BTW, for those looking for more speaker measurements, make sure to also have a look at the SoundStage! Network's archive of measurements using Canada's National Research Council (NRC) anechoic facility. Lots of speakers have been measured through the facility over the years including graphs of impedance & electrical phase angle, on & off-axis frequency responses, and even THD+N curves. Of note, the Paradigm Signature S8 they measured back in 2004 seemed to be very different from the "v3" I have. I thought all S8's were ported designs yet the measured impedance curve looked like a closed box speaker. Strange.
Okay... Off to listen to some music now.
Finally, it has been good fun chatting with folks on E-mail in the last while. My apologies for not getting back quicker sometimes...
Remember a few weeks ago there was a discussion about digital cables and specifically HDMI. Recently I got an E-mail regarding a "blind" test of HDMI from a French magazine about a decade back (thanks Claude): Blind tests avec deux jurys : experts et lecteurs.
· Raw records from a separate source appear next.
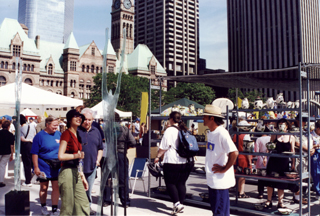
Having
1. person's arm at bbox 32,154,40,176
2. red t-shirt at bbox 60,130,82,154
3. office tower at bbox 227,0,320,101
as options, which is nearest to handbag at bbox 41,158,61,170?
person's arm at bbox 32,154,40,176

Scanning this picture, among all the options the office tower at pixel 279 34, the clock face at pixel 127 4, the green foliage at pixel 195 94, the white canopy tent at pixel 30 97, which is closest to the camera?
the white canopy tent at pixel 30 97

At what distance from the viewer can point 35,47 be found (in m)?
69.6

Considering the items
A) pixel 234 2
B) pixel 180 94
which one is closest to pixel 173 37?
pixel 234 2

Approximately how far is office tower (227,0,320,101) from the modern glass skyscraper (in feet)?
256

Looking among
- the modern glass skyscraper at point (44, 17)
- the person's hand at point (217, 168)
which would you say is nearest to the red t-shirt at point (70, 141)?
the person's hand at point (217, 168)

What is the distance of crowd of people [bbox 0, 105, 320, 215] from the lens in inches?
174

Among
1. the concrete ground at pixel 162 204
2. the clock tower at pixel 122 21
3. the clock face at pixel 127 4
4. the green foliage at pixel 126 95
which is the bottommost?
the concrete ground at pixel 162 204

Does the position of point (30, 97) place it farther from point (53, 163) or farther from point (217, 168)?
point (217, 168)

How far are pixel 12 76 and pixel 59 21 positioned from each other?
8024cm

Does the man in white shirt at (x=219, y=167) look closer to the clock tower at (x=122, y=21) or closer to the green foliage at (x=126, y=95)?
the green foliage at (x=126, y=95)

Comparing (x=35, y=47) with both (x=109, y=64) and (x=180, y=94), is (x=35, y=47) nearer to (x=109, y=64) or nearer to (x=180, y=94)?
(x=109, y=64)

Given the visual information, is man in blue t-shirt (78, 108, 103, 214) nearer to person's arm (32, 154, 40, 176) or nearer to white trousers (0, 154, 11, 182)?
person's arm (32, 154, 40, 176)

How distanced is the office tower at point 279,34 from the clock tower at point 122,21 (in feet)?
119

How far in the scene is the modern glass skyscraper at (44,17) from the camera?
131375mm
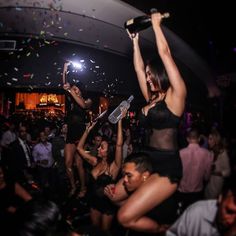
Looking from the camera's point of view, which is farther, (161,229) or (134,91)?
(134,91)

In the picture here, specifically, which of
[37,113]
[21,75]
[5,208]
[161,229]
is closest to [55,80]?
[21,75]

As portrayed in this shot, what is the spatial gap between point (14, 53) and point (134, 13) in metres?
4.12

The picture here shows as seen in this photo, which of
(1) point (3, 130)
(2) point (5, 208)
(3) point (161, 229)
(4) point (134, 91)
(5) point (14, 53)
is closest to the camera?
(3) point (161, 229)

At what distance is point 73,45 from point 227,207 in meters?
9.30

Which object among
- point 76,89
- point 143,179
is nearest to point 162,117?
A: point 143,179

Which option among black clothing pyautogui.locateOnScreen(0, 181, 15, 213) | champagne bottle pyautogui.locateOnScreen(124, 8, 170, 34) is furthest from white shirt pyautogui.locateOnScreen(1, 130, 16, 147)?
champagne bottle pyautogui.locateOnScreen(124, 8, 170, 34)

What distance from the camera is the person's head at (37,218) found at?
1881 mm

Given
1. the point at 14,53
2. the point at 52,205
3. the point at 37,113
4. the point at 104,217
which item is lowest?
the point at 104,217

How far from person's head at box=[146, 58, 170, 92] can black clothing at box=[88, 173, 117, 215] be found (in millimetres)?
1568

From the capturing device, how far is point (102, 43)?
10.6 m

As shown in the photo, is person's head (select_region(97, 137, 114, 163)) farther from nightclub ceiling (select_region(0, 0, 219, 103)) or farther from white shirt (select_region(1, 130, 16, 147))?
nightclub ceiling (select_region(0, 0, 219, 103))

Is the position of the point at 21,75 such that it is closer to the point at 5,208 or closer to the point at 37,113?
the point at 37,113

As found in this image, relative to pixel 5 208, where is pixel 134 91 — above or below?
above

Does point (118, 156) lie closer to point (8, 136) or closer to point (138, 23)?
point (138, 23)
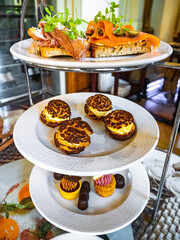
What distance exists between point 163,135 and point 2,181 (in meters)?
1.63

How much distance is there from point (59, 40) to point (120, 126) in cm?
35

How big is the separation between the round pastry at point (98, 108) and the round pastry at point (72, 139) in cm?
15

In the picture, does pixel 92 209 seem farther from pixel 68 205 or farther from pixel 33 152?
pixel 33 152

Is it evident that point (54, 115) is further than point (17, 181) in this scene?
No

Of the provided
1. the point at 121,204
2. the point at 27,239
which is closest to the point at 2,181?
the point at 27,239

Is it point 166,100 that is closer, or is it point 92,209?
point 92,209

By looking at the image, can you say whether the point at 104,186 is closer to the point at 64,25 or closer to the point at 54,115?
the point at 54,115

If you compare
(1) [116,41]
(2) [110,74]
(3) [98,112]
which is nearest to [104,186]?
(3) [98,112]

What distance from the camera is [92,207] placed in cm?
75

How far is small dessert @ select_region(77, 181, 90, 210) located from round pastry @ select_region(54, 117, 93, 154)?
223 mm

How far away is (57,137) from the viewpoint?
66 centimetres

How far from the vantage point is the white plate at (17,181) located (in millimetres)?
760

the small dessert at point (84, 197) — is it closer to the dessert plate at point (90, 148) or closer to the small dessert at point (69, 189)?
the small dessert at point (69, 189)

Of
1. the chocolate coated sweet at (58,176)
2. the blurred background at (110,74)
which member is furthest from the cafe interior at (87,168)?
the blurred background at (110,74)
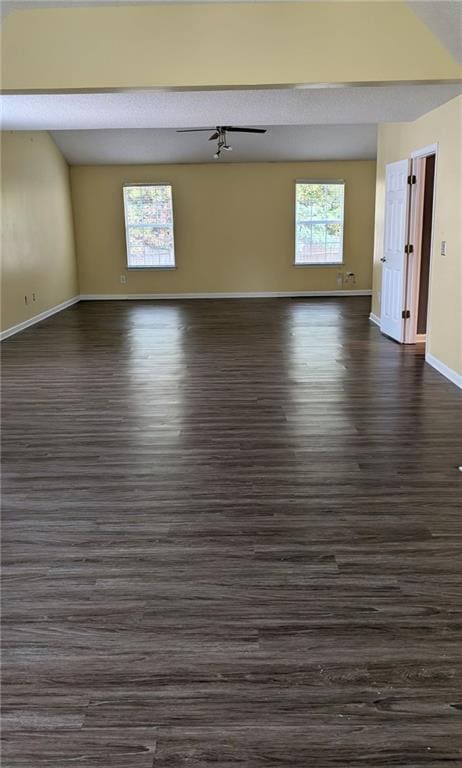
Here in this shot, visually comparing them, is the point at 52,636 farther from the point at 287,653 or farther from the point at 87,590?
the point at 287,653

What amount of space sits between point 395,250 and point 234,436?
4013mm

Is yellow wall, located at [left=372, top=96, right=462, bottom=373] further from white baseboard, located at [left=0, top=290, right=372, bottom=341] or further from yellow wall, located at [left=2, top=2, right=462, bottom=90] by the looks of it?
white baseboard, located at [left=0, top=290, right=372, bottom=341]

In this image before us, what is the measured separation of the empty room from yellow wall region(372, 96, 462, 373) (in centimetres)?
4

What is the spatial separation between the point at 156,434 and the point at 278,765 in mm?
2821

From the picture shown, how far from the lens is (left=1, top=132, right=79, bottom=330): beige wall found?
825 cm

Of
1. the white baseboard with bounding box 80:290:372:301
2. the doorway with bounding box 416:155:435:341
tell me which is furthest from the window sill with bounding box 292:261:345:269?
the doorway with bounding box 416:155:435:341

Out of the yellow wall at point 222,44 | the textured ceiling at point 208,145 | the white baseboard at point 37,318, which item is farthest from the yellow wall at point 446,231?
the white baseboard at point 37,318

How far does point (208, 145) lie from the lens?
1064 cm

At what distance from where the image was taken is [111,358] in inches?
268

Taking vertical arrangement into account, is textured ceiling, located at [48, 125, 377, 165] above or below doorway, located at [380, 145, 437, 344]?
above

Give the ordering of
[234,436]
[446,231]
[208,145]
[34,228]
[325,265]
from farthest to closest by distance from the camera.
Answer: [325,265]
[208,145]
[34,228]
[446,231]
[234,436]

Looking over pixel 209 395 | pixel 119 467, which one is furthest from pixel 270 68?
pixel 119 467

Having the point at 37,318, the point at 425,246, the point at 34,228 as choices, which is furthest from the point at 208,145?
the point at 425,246

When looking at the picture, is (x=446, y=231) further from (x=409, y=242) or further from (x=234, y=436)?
(x=234, y=436)
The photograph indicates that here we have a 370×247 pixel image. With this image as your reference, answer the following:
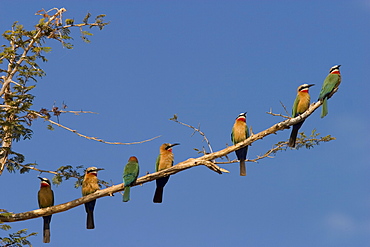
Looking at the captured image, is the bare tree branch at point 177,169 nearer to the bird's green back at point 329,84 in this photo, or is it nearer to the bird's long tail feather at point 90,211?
the bird's green back at point 329,84

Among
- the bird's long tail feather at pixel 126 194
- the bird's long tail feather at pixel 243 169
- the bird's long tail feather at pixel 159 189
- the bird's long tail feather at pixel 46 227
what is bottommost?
the bird's long tail feather at pixel 46 227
Turn on Google translate to read if needed. Basically, as expected no difference found between inexpensive 10€ cables and >100€ Monster and 75€ Belkin Pure AV cables back in those days among pros and forum readers. Cables were rated on both audio and video quality with average score out of 5 coming out essentially the same for each cable: 4/5 Belkin, 3.9/5 generic, 3.8/5 Monster.
They even wrapped the generic "no name" HDMI cable around a microwave oven and ran it while playing a movie! I guess the generic cable's shielding was just fine since they didn't see/hear a difference :-).